At age 8, whenever someone would ask me about my interests, I’d respond with, “life during the 1800s.” Unlike other children, I found adventure through reading classical literature, and I marveled over the lifestyle of the age. Once, I surprised my mother by claiming, “I do not prefer Dickens.” My favorite TV show was “Little House on the Prairie.” I saved up my allowance to purchase an abundance of old-fashioned dresses. All my dolls lived the lifestyle one would during the Laura Ingalls days. The reality of the modern age brought despair to me, and I longed for a time machine that could allow me to sense the joy of the age outside of my mind’s eye.
Now, it’s airships. Most assume I enjoy it because I am a “Steampunk” or simply a “Geek,” which may not be entirely false. What they do not realize is that I own notebooks full of my planning on how I may one day soar the skies as the captain of a small-sized zeppelin.

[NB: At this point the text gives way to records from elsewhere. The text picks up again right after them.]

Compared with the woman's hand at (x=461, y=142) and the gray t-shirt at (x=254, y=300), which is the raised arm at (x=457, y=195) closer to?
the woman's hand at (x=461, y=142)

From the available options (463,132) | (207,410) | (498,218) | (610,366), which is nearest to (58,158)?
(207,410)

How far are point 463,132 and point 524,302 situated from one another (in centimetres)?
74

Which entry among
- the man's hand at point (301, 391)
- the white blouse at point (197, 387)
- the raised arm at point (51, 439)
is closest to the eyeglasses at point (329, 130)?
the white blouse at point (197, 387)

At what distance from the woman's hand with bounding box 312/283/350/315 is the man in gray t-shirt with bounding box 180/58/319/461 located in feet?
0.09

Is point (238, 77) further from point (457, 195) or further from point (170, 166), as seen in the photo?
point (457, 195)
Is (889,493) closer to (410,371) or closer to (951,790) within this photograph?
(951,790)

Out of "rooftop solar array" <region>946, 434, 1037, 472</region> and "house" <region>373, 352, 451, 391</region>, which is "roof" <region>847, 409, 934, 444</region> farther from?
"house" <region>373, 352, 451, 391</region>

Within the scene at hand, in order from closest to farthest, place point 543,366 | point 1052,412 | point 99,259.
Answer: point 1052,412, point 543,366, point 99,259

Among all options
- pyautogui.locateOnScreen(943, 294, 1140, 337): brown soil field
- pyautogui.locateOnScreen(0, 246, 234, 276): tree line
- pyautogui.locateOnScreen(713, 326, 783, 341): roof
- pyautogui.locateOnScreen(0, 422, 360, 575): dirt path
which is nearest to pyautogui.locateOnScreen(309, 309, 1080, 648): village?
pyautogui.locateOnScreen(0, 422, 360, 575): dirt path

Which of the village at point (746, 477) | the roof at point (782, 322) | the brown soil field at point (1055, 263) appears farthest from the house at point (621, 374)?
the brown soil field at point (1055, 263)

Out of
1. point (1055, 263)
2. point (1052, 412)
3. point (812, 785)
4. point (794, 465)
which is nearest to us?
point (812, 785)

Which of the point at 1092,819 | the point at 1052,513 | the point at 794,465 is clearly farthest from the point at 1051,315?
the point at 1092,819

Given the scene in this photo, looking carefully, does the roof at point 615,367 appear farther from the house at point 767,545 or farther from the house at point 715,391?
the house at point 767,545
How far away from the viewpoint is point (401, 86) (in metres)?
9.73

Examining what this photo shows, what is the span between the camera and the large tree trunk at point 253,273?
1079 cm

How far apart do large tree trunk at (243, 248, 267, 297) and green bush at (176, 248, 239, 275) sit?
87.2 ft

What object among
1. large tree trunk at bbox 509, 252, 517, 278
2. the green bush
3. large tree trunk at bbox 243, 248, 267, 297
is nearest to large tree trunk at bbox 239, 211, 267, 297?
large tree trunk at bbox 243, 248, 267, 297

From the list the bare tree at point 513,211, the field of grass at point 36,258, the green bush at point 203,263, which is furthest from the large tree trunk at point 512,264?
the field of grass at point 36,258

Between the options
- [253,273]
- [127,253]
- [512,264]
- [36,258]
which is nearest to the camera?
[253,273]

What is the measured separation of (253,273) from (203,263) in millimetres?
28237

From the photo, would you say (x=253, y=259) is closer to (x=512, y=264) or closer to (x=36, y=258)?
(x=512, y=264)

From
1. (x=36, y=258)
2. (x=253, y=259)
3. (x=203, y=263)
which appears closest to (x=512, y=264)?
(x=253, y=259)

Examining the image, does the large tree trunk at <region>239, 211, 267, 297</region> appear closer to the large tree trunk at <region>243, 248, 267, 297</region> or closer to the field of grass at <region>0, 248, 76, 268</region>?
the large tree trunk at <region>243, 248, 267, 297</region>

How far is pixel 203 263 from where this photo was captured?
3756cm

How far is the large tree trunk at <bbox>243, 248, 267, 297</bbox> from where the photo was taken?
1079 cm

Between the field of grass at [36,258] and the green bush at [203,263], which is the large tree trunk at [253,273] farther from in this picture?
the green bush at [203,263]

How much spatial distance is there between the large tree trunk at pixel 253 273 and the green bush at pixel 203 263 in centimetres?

I hear of people with wonderful-sounding interests all the time. It stretches from Leonardo da Vinci to Gothic fashion. They seem to find ways to use their special interests to create wonderful, magical things. They tend to know more about these interests than many other people do. There is sometimes a tendency to make fun of people who do not think the same way as “normal.” This finds its way to those with special interests. For example, instead of skateboarding, one child wishes to build his own jetpack. He knows all about the past and present history of them and some day will become their future. Yet if the child is called a “nerd” and “weird,” he might rethink his idea. The wonder of the future could be rewritten and fall away simply because one kid is not allowed to be creative.
Special interests are a special thing, and I’m proud of them. They can lead you to places no one else dares to go. Interests can carry people toward ideas and an abundance of knowledge and creativity. Never doubt these special interests.